Volatility is not static; it changes based on numerous market forces. Understanding these factors helps in interpreting the data.

  • Earnings Announcements: Company earnings reports can cause significant price jumps or drops, leading to spikes in volatility.
  • Economic Data Releases: Macroeconomic news, such as inflation reports (CPI), employment numbers, or GDP growth figures, can affect the entire market and increase volatility.
  • Interest Rate Changes: Decisions by central banks (like the Federal Reserve) on interest rates have a profound impact on asset valuations and market sentiment.
  • Geopolitical Events: Wars, political instability, and trade disputes create uncertainty, which almost always translates into higher market volatility.
  • Market Sentiment: Periods of “fear” (as measured by indices like the VIX) lead to higher volatility, while periods of “greed” or complacency can lead to lower volatility.
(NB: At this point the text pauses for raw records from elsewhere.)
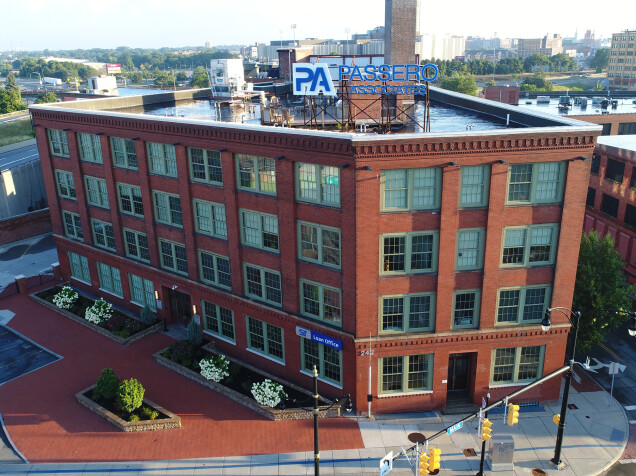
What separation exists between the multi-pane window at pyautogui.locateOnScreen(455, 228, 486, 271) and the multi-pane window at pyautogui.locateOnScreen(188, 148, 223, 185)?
1446 cm

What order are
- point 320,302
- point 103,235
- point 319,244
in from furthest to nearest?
point 103,235 < point 320,302 < point 319,244

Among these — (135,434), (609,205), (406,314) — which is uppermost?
(406,314)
This is a key input for the Black-Scholes model explained elsewhere on our site.
  • Liquidity and Trading Volume: Assets with low liquidity often exhibit higher volatility because single large trades can move the price significantly.

Frequently Asked Questions (FAQ)

1. Why use logarithmic returns instead of simple returns?

Log returns are time-additive and symmetric. If a stock goes from $100 to $110 and back to $100, the log returns sum to zero, accurately reflecting no overall change. This property is mathematically convenient and generally preferred for financial modeling.

2. What is a “good” or “bad” historical volatility?

There is no universal “good” or “bad” value. It’s relative. A utility stock might have a low volatility of 15%, which is normal for its sector, while a biotech startup might have a volatility of 80%. It should be compared to the asset’s own history or to similar assets in its class.

3. Can I use this calculator for cryptocurrency?

Yes. You can paste in daily prices for Bitcoin, Ethereum, or any other crypto asset. Just be sure to use an annualization factor of 365, as cryptocurrency markets trade 24/7.

4. How many data points do I need?

More data is generally better for statistical significance. A common practice is to use at least 30 data points (e.g., one month of daily prices) to get a meaningful reading, but using 90, 180, or 252 days of data is also very common.

5. What is the difference between historical and implied volatility?

Historical volatility is backward-looking; it measures what price volatility *was*. Implied volatility (IV) is forward-looking; it is derived from options prices and represents the market’s expectation of *future* volatility.

6. Does the annualization factor of 252 account for holidays?

Yes, approximately. The number of trading days in the U.S. varies slightly year to year (typically between 250 and 253), but 252 is the widely accepted industry standard for annualizing daily stock return data.

7. How does this relate to risk management?

Historical volatility is a primary input for many risk models, such as Value at Risk (VaR). By understanding an asset’s past volatility, risk managers can estimate the potential range of losses over a specific time horizon.

8. Why did my result show NaN?

This typically happens if the input data is not formatted correctly. Ensure there are only numbers in the textarea, with one price per line. Blank lines or non-numeric characters (like ‘$’ or ‘,’) will cause an error.